Indicates whether/not this slave is syncing with the master.

This measure will report a value only if the Role measure reports the value Slave.

The values that this measure can report and their corresponding numeric values are listed in the table below:

Measure Value	Numeric Value
Yes	0
No	1

Note:

This measure reports the Measure Values listed in the table above to indicate whether the slave is syncing with the master. The graph of this measure however, indicates the same using the numeric equivalents only.

Number of MB left for syncing

Indicates the amount of data that is yet to be sychronized.

Lower the value, better will be replication performance.

This measure will be reported only if a SYNC operation is in progress.

Master replication offset

Indicates the master's replication offset.

Number

This measure will report a value only if the Role measure reports the value Master.

Slave replication offset

Indicates the slave's replication offset

Number

This measure will report a value only if the Role measure reports the valueSlave.

The value of this measure should be lower than the value of the Master replication offset measure for partial synchronization to occur.

Is replication backlog active due to slave down?

Indicates whether/not the replication backlog is active.

The values that this measure can report and their corresponding numeric values are listed in the table below:

Measure Value	Numeric Value
Yes	0
No	1

Note:

This measure reports the Measure Values listed in the table above to indicate whether/not the replication backlog is active. The graph of this measure however, indicates the same using the numeric equivalents only.

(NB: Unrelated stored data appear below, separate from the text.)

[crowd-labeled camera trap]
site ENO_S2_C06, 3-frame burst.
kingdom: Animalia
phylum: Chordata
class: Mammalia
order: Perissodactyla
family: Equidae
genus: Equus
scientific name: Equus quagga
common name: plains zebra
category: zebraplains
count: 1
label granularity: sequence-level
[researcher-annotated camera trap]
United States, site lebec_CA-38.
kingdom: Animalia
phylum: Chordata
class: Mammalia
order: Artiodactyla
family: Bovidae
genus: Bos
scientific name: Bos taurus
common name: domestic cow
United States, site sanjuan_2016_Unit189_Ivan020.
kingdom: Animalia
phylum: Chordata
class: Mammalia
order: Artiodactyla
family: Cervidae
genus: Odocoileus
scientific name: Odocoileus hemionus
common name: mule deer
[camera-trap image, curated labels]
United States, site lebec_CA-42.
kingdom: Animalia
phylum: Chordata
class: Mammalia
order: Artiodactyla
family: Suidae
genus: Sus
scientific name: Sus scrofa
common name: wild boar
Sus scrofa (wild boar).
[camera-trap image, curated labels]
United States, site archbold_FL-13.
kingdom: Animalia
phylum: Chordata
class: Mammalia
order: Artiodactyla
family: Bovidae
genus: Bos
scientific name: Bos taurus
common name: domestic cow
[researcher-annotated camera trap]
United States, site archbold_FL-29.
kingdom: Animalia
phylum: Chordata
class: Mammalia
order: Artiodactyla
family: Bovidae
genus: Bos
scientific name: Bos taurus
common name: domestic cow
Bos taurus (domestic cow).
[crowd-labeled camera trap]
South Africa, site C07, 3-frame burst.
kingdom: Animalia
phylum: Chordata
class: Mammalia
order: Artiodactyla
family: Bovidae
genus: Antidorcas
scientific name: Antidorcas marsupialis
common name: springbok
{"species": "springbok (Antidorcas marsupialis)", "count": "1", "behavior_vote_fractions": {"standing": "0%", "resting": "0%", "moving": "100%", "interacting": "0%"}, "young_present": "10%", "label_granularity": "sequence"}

Replication backlog first byte offset

Indicates the master offset of the replication backlog buffer.

Number

Replication backlog size limit

Indicates the size of the replication backlog buffer.

Replication backlog history length

Indicates the size in bytes of the data in the replication backlog buffer.

Number

If the value of this measure is close to the value of the Replication backlog size limit, it implies that the backlog is fast running out of space to accommodate the replication streams. You may want to increase the size of the replication backlog to avoid this.